*Travail à faire*
**1.** D'après le texte sur les sortes de noblesse, jusqu'à combien de quartiers les Allemands et les Flamands affectent-ils de prouver ?
**2.** Rédigez la suite du texte sur les sortes de noblesse, en commençant après sa dernière phrase.

Il y a même certains offices dont il faut que le père et le fils aient été revêtus successivement pour que leurs descendants jouissent de la noblesse.

Les offices qui donnent la noblesse sont les grands offices de la couronne, ceux de secrétaire d'état et de conseiller d'état, ceux des magistrats des cours souveraines, des trésoriers de France, des secrétaires du roi, et plusieurs autres, tant de la maison du roi que de judicature et des finances.

Il y a aussi des offices municipaux qui donnent la noblesse. Voyez NOBLESSE DE CLOCHE, D'ÉCHEVINAGE DE VILLE. (A)

NOBLESSE OFFICIEUSE est celle qui sert aux passions et inclinations des grands, pour élever leurs domestiques qui leur ont rendu des services. Voyez la préface de la Roque.

NOBLESSE D'ORIGINE ou ORIGINELLE est celle que l'on tire de ses ancêtres. Voyez Duhaillon en son histoire de France, et les articles NOBLESSE ANCIENNE, NATIVE, D'EXTRACTION, DE RACE.

NOBLESSE PALATINE est celle qui tire son origine des grands offices du palais, ou maison du roi et de la reine auxquels la noblesse est attachée. Voyez la préface de la Roque.

NOBLESSE DE PARAGE est la noblesse de sang, et singulièrement celle qui se tire du côté du père. Voyez la Roque, ch. XIe

NOBLESSE PARFAITE est celle sur laquelle il n'y a rien à désirer, soit pour le nombre de ses quartiers, soit pour les preuves : la noblesse la plus parfaite est celle dont la preuve remonte jusqu'au commencement de la troisième race sans qu'on en voie même l'origine ; et pour le nombre des quartiers en France on ne remonte guère au-delà du quatrième ayeul, ce qui fournit 32 quartiers : les Allemands et les Flamands affectent de prouver jusqu'à 64 quartiers. Voyez la Roque, chap. Xe

NOBLESSE PATERNELLE est celle qui vient du père ; suivant le droit commun, c'est la seule qui se transmette aux enfants.

*Liste des enregistrements*
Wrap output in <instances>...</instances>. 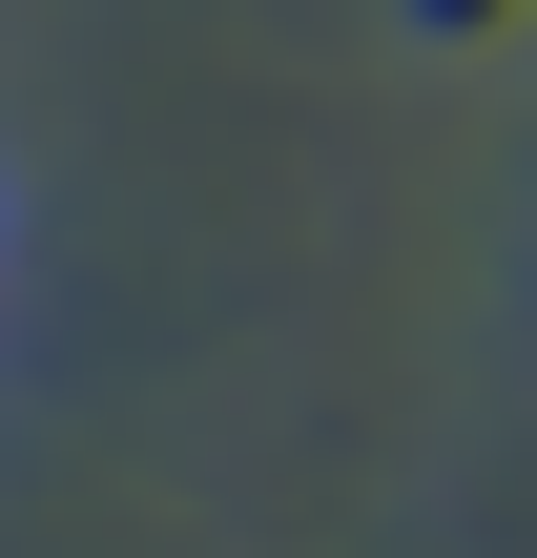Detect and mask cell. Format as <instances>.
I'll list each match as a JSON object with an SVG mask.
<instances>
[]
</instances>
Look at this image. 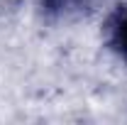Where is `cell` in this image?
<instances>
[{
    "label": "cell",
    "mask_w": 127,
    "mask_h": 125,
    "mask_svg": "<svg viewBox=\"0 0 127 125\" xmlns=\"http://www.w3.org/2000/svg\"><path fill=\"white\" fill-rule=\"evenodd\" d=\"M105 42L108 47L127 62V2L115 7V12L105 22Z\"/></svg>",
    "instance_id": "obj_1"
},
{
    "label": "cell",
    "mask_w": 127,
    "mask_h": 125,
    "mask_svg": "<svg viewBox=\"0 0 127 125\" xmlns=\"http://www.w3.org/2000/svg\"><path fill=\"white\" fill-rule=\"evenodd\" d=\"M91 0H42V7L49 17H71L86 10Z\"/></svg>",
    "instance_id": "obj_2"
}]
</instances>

*Réponses par tâche*
**1.** Jusqu'à 64 quartiers.

**2.**
On entend aussi quelquefois par noblesse paternelle l'illustration que l'on tire des alliances du côté paternel. Voyez NOBLESSE MATERNELLE.

NOBLESSE PATRE ET AVO, on sousentend consulibus, est celle qui n'est acquise aux descendants d'un annobli par charge qu'autant que le père et le fils ont rempli successivement une de ces charges qui donnent commencement à la noblesse.

Cet usage a été établi sur le fondement de la loi 1. au code de dignitatibus, qui porte ; Si ut proponitis et avum consularem et patrem praetorium habuistis, et non privatas conditiones hominibus sed clarissimas nupseritis, claritatem generis retinetis.

Cette loi est néanmoins mal appliquée ; car elle ne dit pas qu'il soit nécessaire pour avoir le titre de clarissime, que le père et l'ayeul aient été dans des charges éminentes, on ne révoquait pas en doute la noblesse d'origine de la fille, mais de savoir si elle la conservait en se mariant.

La loi 2. du même titre confirme que la noblesse de l'officier se transmettait au premier degré, puisqu'elle dit paternos honores filiis invidere non oportet.

Cependant parmi nous tous les offices ne transmettent pas la noblesse au premier degré : ce privilège est réservé aux offices de chancelier, de garde des sceaux, de secretaire d'état, de conseiller d'état servant actuellement au conseil, de maître des requêtes, de secrétaire du roi.

Les conseillers de certaines cours souveraines ont aussi la noblesse au premier degré ; tels sont ceux des parlements de Paris, de Besançon, de Dauphiné ; le parlement de Dombes jouit de ce même privilège, tant en Dombes qu'en France.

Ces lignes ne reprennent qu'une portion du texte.